Si arriva ad un punto in cui anche la tua generazione diventa “gli adulti”, è il punto in cui inizi a “comandare”, a sentire la responsabilità, a pagare il mutuo per la casa al mare e a vedere la tua carriera non più in vertiginosa ascesa ma, nel migliore dei casi, in lenta progressione. E’ il punto in cui la tua generazione sarebbe dovuta diventarela generazione X, la generazione guida del proprio Paese.

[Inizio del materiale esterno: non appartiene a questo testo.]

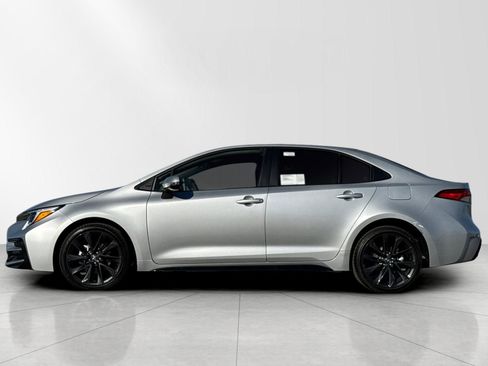 New 2026 Toyota Corolla SE image 6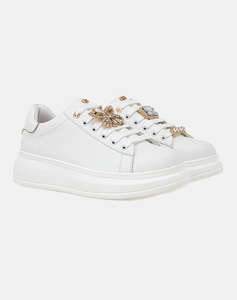 RENATO GARINI SNEAKERS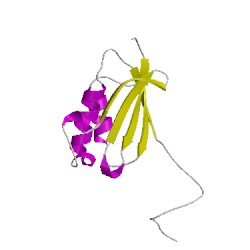 Image of CATH 2xfzK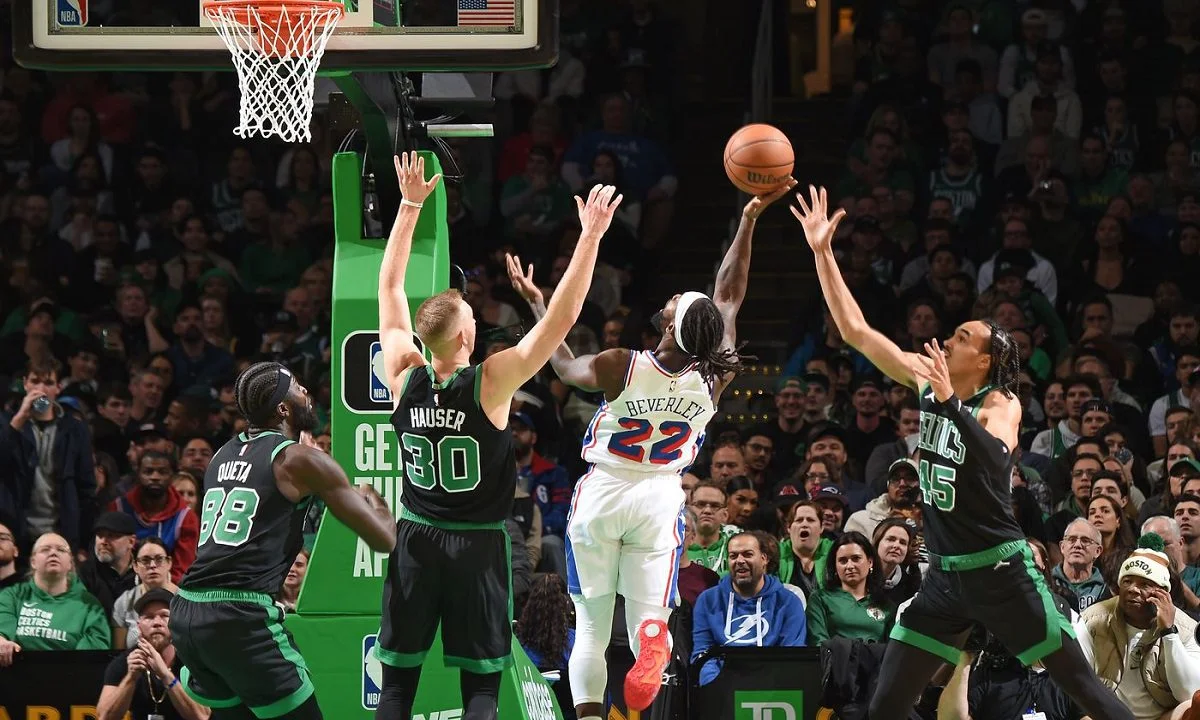 NBA Αποτελέσματα: Υποκλίθηκαν στους Νάγκετς οι Σανς – Πήραν το ντέρμπι οι Σέλτικς!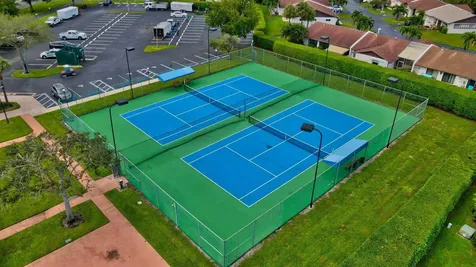 5190 Las Verdes Circle Delray Beach FL 33484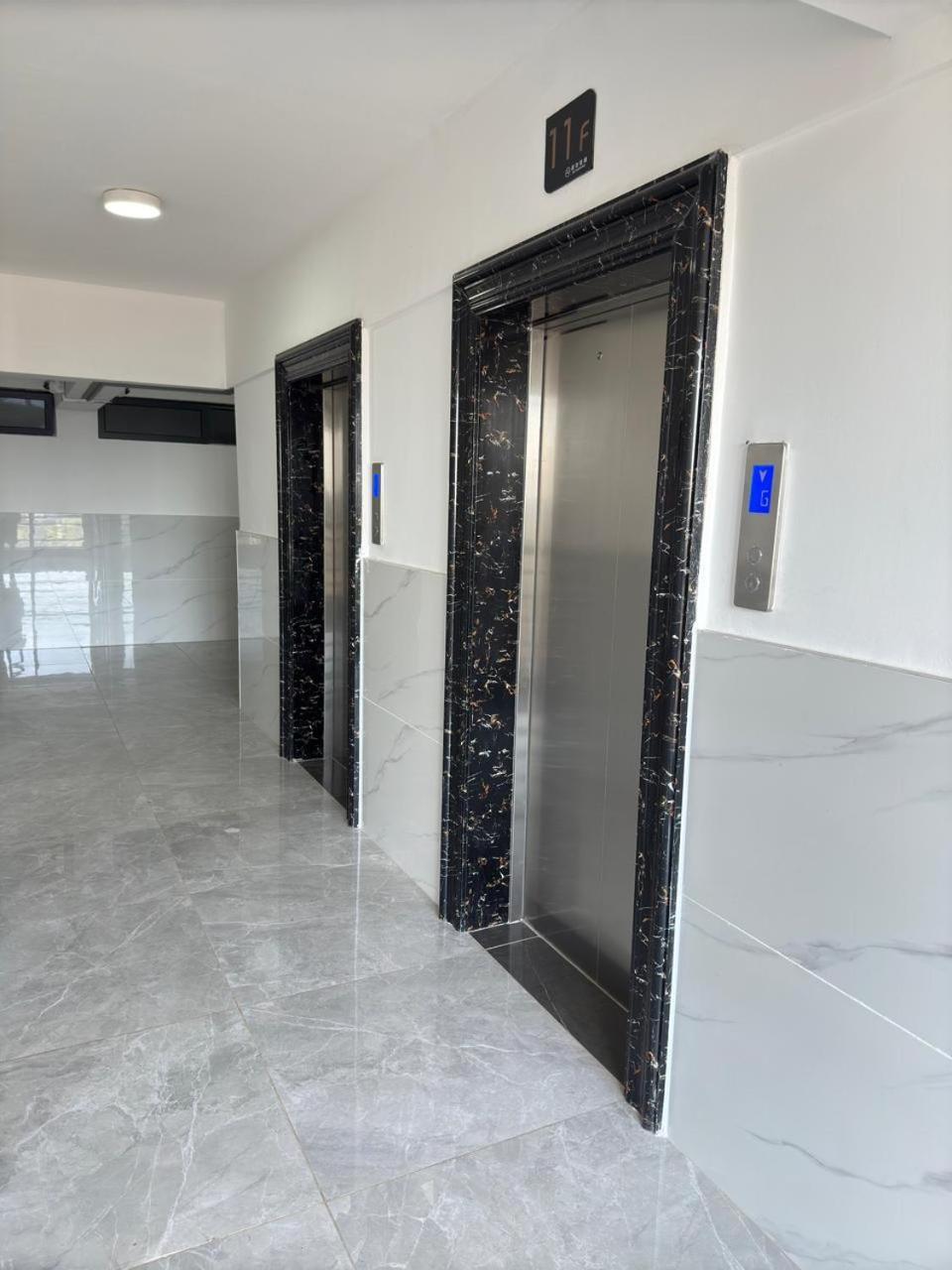 Apartment Lisa Luxury Homes *
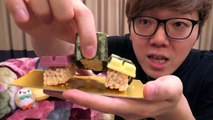 【超激レア】寿司キットカット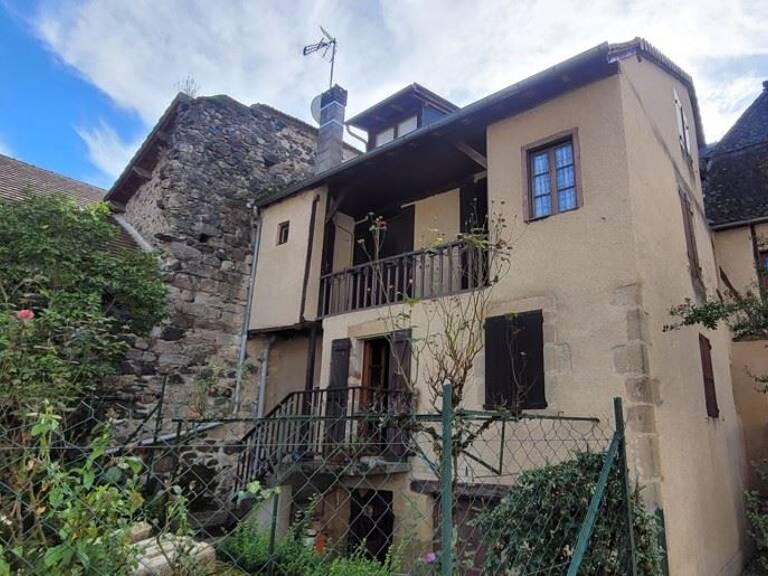 Maison de bourg de 5 pièces principales — photo 1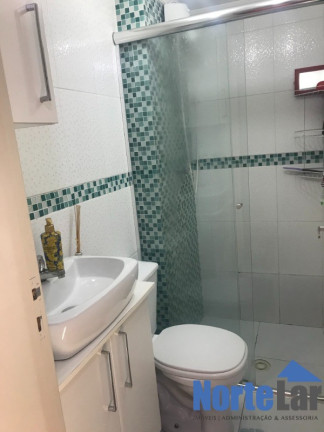 Imagem Apartamento com 2 Quartos à Venda, 49 m² em Vila Regina - São Paulo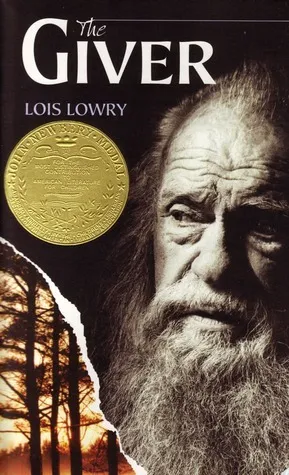 Cover of The Giver (Essential Modern Classics)
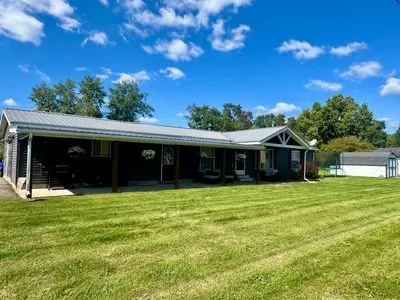 614 Main St, Warsaw, OH, 43844
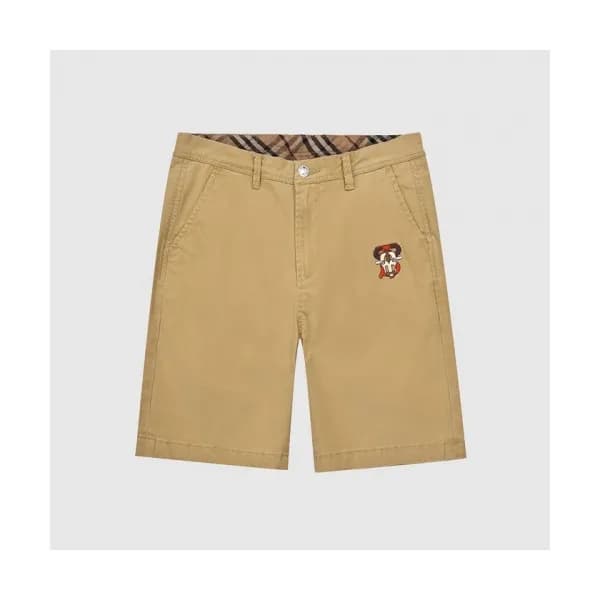 [버버리]Burberry 2021 Mens Vintage Casual Training Ha… - 1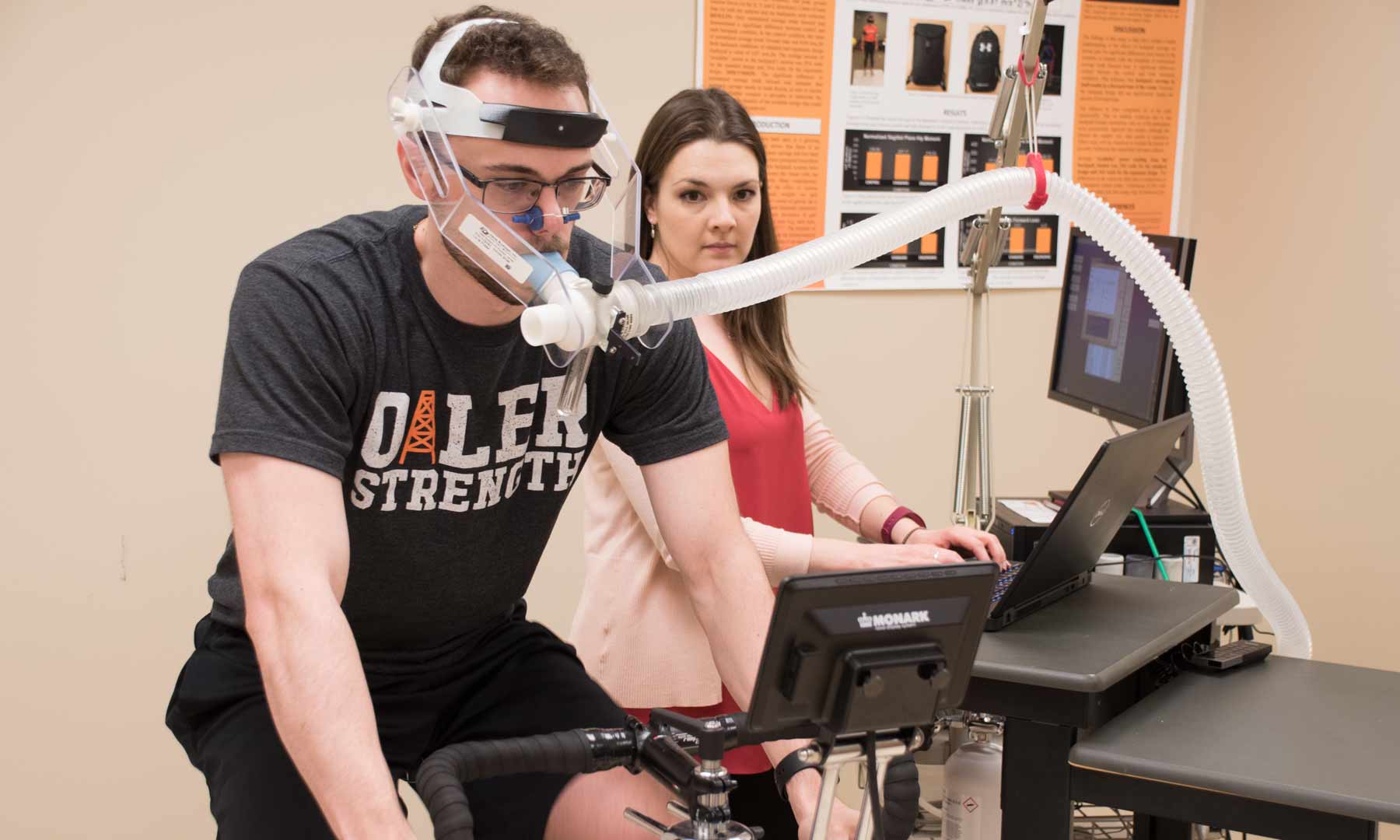 Exercise Science for Health Professions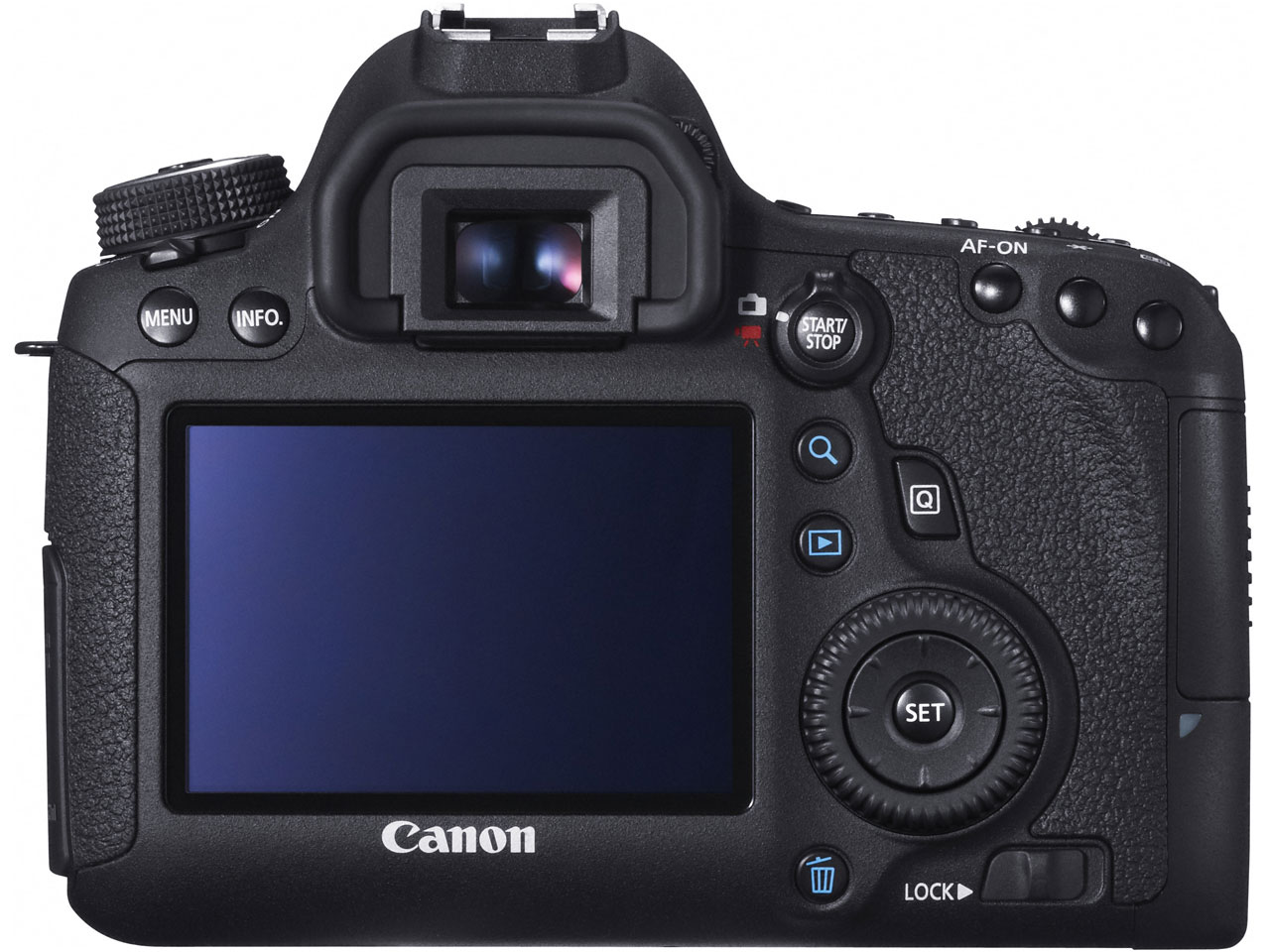 EOS 6D �{�f�B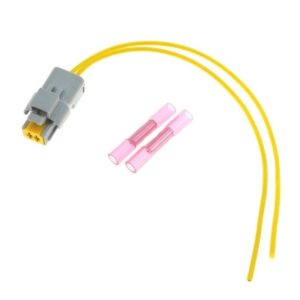 Stecker für Schalter Rückfahrlicht Rückfahrschalter Fiat Ducato (250)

Se le dinamiche socio economiche degli ultimi 20 anni in Italia avessero seguito il semplice, banale flusso di accadimenti, avvicendamenti, mutazioni manifestatesi nel resto del mondo, oggi , per esempio, mio fratello maggiore che al liceo mi passava i libri di storia stropicciati e i libri di religione immacolati, la persona a cui devo i miei continui 3 anni di ritardo rispetto alle mode visto che indossavo le sue maglie dismesse, quest’uomo insomma cresciuto con me appena un po’ prima di me, adesso sarebbe Presidente del Consiglio dei Ministri, oppure il capo dell’azienda per la quale lavoro, il presidente del Coni oppure anche solo il sindaco della mia città.
E invece mi ritrovo a 40 anni insieme a lui e ai nostri stagionati coetanei a piangere ancora degli amori del liceo, a discutere della cifra stilistica del primo Salvatores o dell’effetto che fa andare a vedere il Boss che canta a San Siro. E quando la discussione si fa impegnata sul serio si arriva perfino a scivolare sui danni per la democrazia nel caso in cui un media tycoon andasse al potere di nuovo e imponesse la sua legge non scritta sui processi di funzionamento della società del nostro Paese. Esattamente come facevo nel 1994 riferendomi sempre allo stesso tycoon che già all’epoca mi sembrava un arzillo vecchietto.
Questa è la triste storia di una nazione che da un lato sembra aver subito un processo di crioconservazione nelle facce, nei nomi, nelle popstar, nella classe dirigente e nei problemi irrisolti mentre dall’altro procede sul sentiero di degrado della morale pubblica, dell’incapacità di immaginare uno scopo nuovo, un obiettivo ambizioso, un percorso inconsueto e non banale da indicare a chi è nato e nascerà in questo millennio, una strada che possa dare senso alla capacità evolutiva di un Paese che, pur essendo giovanissimo nel consesso delle nazioni, pare aver lasciato irrimediabilmente alle spalle il suo tempo migliore.
E la colpa è tutta nostra, di questa generazione troppo giovane per rinunciare al cazzeggio e troppo vecchia per cazzeggiare con i ventenni-trentenni che nuotano brillantemente nel mare dell’occupazione variabile imposta dal mercato flessibile. Quarantenni troppo poco poveri per ribellarsi ai babyboomers che hanno sperperato le ricchezze dei padri senza costruire nulla al netto di quintalate di debiti, ostaggio di ultra cinquantenni che garantiscono, a noi solerti secondini di una società-prigione, la scomoda posizione di capetti sempre a disposizione del potere incartapecorito, senza avere mai il coraggio di urlare.
Noi qui, disposti a non attaccare la Bastiglia pur di non rischiare il modesto bonus che ci consentirà di acquistare l’ultimo gadget alla moda che non riusciremo ad usare perché lavoreremo 18 ore al giorno per chiudere le falle delle nostre squadre demotivate e sottopagate.
Noi qui turbati dagli sguardi sprezzanti di chi non baratta la propria libertà di pensiero e la propria dignità forse anche solo perché non c’è nulla che gli viene offerto in cambio, soli ormai a spingere i carri di una carovana governata da carrettieri vecchi, inadeguati e arroganti che non hanno alcuna idea sulla strada da percorrere ma risoluti a non cedere il timone neppure quando ormai è chiaro che il deserto ci circonda inesorabilmente.
Noi qui che dovremmo accettare di non essere più tanti attempati Holden Caulfield, dovremmo voltarci verso il burrone sul ciglio del campo di segale e guardare oltre l’orizzonte cercando un nuovo sentiero e iniziare a fare tutto questo urlando un secco e deciso BASTA.